Иван Васильевич задумался, покачал головой.

– Да, – сказал он. – Вся жизнь переменилась от одной ночи, или скорее утра.

– Да что же было?

– А было то, что был я сильно влюблен. Влюблялся я много раз, но это была самая моя сильная любовь. Дело прошлое; у нее уже дочери замужем. Это была Б…, да, Варенька Б…, – Иван Васильевич назвал фамилию. – Она и в пятьдесят лет была замечательная красавица. Но в молодости, восемнадцати лет, была прелестна: высокая, стройная, грациозная и величественная, именно величественная. Держалась она всегда необыкновенно прямо, как будто не могла иначе, откинув немного назад голову, и это давало ей, с ее красотой и высоким ростом, несмотря на ее худобу, даже костлявость, какой-то царственный вид, который отпугивал бы от нее, если бы не ласковая, всегда веселая улыбка и рта, и прелестных, блестящих глаз, и всего ее милого, молодого существа.

– Каково Иван Васильевич расписывает.

– Да как ни расписывай, расписать нельзя так, чтобы вы поняли, какая она была. Но не в том дело: то, что я хочу рассказать, было в сороковых годах. Был я в то время студентом в провинциальном университете. Не знаю, хорошо ли это, или дурно, но не было у нас в то время в нашем университете никаких кружков, никаких теорий, а были мы просто молоды и жили, как свойственно молодости: учились и веселились. Был я очень веселый и бойкий малый, да еще и богатый. Был у меня иноходец лихой, катался с гор с барышнями (коньки еще не были в моде), кутил с товарищами (в то время мы ничего, кроме шампанского, не пили; не было денег – ничего не пили, но не пили, как теперь, водку). Главное же мое удовольствие составляли вечера и балы. Танцевал я хорошо и был не безобразен.

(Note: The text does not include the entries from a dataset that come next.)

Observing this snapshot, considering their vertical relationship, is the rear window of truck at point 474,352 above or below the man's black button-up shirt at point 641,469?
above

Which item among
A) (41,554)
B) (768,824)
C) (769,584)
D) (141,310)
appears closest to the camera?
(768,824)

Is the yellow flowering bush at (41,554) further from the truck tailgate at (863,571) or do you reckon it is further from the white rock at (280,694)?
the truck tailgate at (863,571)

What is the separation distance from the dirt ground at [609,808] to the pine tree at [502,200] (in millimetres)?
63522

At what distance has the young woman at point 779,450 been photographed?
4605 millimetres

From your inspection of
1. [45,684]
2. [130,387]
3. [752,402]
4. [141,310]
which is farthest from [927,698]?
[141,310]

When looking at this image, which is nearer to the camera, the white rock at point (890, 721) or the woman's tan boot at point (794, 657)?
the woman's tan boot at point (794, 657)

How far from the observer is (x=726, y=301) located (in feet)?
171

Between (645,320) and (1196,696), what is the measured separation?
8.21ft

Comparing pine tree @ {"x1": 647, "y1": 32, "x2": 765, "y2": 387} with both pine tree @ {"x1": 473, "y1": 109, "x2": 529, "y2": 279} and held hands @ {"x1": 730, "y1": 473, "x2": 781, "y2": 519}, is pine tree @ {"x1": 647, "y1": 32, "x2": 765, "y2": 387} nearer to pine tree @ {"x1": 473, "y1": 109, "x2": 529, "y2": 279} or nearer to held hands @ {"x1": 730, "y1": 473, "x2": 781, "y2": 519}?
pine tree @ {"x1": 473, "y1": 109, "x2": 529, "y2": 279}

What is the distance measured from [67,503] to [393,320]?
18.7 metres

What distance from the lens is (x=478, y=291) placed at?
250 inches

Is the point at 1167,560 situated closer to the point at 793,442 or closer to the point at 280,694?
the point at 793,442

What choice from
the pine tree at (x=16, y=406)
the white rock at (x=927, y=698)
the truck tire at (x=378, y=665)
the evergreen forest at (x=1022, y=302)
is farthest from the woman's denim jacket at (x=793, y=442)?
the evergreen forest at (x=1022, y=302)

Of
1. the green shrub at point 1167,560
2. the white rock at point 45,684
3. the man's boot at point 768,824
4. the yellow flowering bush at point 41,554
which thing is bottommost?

– Ну, нечего скромничать, – перебила его одна из собеседниц. – Мы ведь знаем ваш еще дагерротипный портрет. Не то, что не безобразен, а вы были красавец.

– Красавец так красавец, да не в том дело. А дело в том, что во время этой моей самой сильной любви к ней был я в последний день масленицы на бале у губернского предводителя, добродушного старичка, богача-хлебосола и камергера. Принимала такая же добродушная, как и он, жена его в бархатном пюсовом платье, в брильянтовой фероньерке на голове и с открытыми старыми, пухлыми, белыми плечами и грудью, как портреты Елизаветы Петровны. Бал был чудесный: зала прекрасная, с хорами, музыканты – знаменитые в то время крепостные помещика-любителя, буфет великолепный и разливанное море шампанского. Хоть я и охотник был до шампанского, но не пил, потому что без вина был пьян любовью, но зато танцевал до упаду – танцевал и кадрили, и вальсы, и польки, разумеется, насколько возможно было, всё с Варенькой. Она была в белом платье с розовым поясом и в белых лайковых перчатках, немного не доходивших до худых, острых локтей, и в белых атласных башмачках. Мазурку отбили у меня: препротивный инженер Анисимов – я до сих пор не могу простить это ему – пригласил ее, только что она вошла, а я заезжал к парикмахеру и за перчатками и опоздал. Так что мазурку я танцевал не с ней, а с одной немочкой, за которой я немножко ухаживал прежде. Но, боюсь, в этот вечер был очень неучтив с ней, не говорил с ней, не смотрел на нее, а видел только высокую стройную фигуру в белом платье с розовым поясом, ее сияющее, зарумянившееся, с ямочками лицо и ласковые, милые глаза. Не я один, все смотрели на нее и любовались ею, любовались и мужчины и женщины, несмотря на то, что она затмила их всех. Нельзя было не любоваться.

По закону, так сказать, мазурку я танцевал не с нею, но в действительности танцевал я почти все время с ней. Она, не смущаясь, через всю залу шла прямо ко мне, и я вскакивал, не дожидаясь приглашения, и она улыбкой благодарила меня за мою догадливость. Когда нас подводили к ней и она не угадывала моего качества, она, подавая руку не мне, пожимала худыми плечами и, в знак сожаления и утешения, улыбалась мне. Когда делали фигуры мазурки вальсом, я подолгу вальсировал с нею, и она, часто дыша, улыбалась и говорила мне: «Encore»[11].

И я вальсировал еще и еще и не чувствовал своего тела.

– Ну, как же не чувствовали, я думаю, очень чувствовали, когда обнимали ее за талию, не только свое, но и ее тело, – сказал один из гостей.